Characterization of breast parenchyma in dynamic contrast-enhanced magnetic resonance imaging (DCE-MRI) is a challenging task owing to the complexity of underlying tissue structures. Existing quantitative approaches, like radiomics and deep learning models, lack explicit quantification of intricate and subtle parenchymal structures, including fibroglandular tissue. To address this, we propose a novel topological approach that explicitly extracts multi-scale topological structures to better approximate breast parenchymal structures, and then incorporates these structures into a deep-learning-based prediction model via an attention mechanism.
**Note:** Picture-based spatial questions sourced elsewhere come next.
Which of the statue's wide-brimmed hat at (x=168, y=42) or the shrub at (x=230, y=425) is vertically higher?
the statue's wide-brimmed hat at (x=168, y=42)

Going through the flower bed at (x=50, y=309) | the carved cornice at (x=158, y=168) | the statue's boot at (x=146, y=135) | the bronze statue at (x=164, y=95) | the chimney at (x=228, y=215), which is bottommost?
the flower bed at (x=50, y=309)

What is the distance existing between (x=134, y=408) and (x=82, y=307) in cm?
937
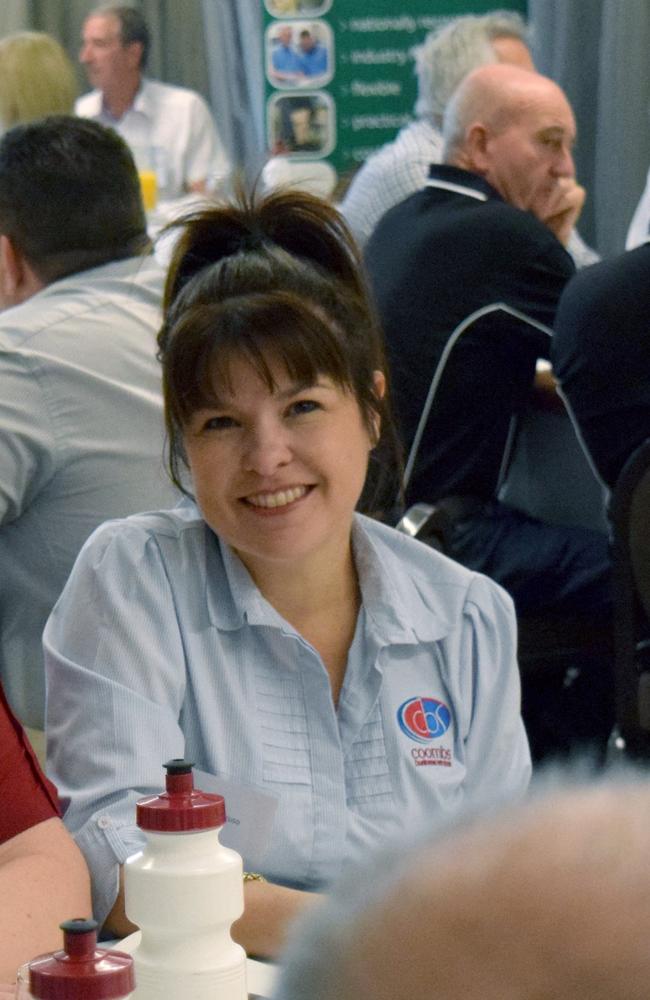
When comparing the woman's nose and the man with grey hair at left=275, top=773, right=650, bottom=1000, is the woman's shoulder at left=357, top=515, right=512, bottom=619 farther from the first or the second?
the man with grey hair at left=275, top=773, right=650, bottom=1000

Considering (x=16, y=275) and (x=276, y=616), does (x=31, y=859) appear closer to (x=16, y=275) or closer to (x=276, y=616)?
(x=276, y=616)

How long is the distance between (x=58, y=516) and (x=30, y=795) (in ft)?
A: 3.53

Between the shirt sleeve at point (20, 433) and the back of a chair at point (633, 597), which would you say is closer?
the shirt sleeve at point (20, 433)

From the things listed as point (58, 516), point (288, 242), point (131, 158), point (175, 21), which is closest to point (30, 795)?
point (288, 242)

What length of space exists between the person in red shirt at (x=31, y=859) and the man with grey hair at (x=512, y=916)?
3.31 feet

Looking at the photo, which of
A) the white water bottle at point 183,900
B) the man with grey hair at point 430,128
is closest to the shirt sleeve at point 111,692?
the white water bottle at point 183,900

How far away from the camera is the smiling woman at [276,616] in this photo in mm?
1539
Our topology-informed deep learning model, TopoTxR, leverages topology to provide enhanced insights into tissues critical for disease pathophysiology and treatment response. We empirically validate TopoTxR using the VICTRE phantom breast dataset, showing that the topological structures extracted by our model effectively approximate the breast parenchymal structures. We further demonstrate TopoTxR’s efficacy in predicting response to neoadjuvant chemotherapy. Our qualitative and quantitative analyses suggest differential topological behavior of breast tissue in treatment-naïve imaging, in patients who respond favorably to therapy as achieving pathological complete response (pCR) versus those who do not. In a comparative analysis with several baselines on the publicly available I-SPY 1 dataset (N = 161, including 47 patients with pCR and 114 without) and the Rutgers proprietary dataset (N = 120, with 69 patients achieving pCR and 51 not), TopoTxR demonstrates a notable improvement, achieving a 2.6% increase in accuracy and a 4.6% enhancement in AUC compared to the state-of-the-art method.

Abstract Image

TopoTxR:拓扑引导的深度卷积网络,用于在 DCE-MRI 上学习乳腺实质。
动态对比增强磁共振成像(DCE-MRI)中乳腺实质的特征描述是一项具有挑战性的任务,因为底层组织结构非常复杂。现有的定量方法,如放射组学和深度学习模型,缺乏对包括纤维腺体组织在内的复杂而微妙的实质结构的明确量化。为了解决这个问题,我们提出了一种新颖的拓扑方法,它能明确提取多尺度拓扑结构,以更好地逼近乳腺实质结构,然后通过注意力机制将这些结构纳入基于深度学习的预测模型。我们的基于拓扑结构的深度学习模型 TopoTxR 利用拓扑结构增强了对疾病病理生理学和治疗反应关键组织的洞察力。我们使用 VICTRE 模型乳腺数据集对 TopoTxR 进行了经验验证,结果表明我们的模型提取的拓扑结构有效地接近了乳腺实质结构。我们进一步证明了 TopoTxR 在预测新辅助化疗反应方面的功效。我们的定性和定量分析结果表明,在未经治疗的成像中,乳腺组织的拓扑行为存在差异,对治疗反应良好的患者可获得病理完全反应 (pCR),而对治疗反应不佳的患者则无法获得病理完全反应 (pCR)。在对公开的 I-SPY 1 数据集(N = 161,包括 47 名获得病理完全反应的患者和 114 名未获得病理完全反应的患者)和罗格斯专有数据集(N = 120,包括 69 名获得病理完全反应的患者和 51 名未获得病理完全反应的患者)与几种基线进行的比较分析中,TopoTxR 显示出明显的改进,与最先进的方法相比,准确率提高了 2.6%,AUC 提高了 4.6%。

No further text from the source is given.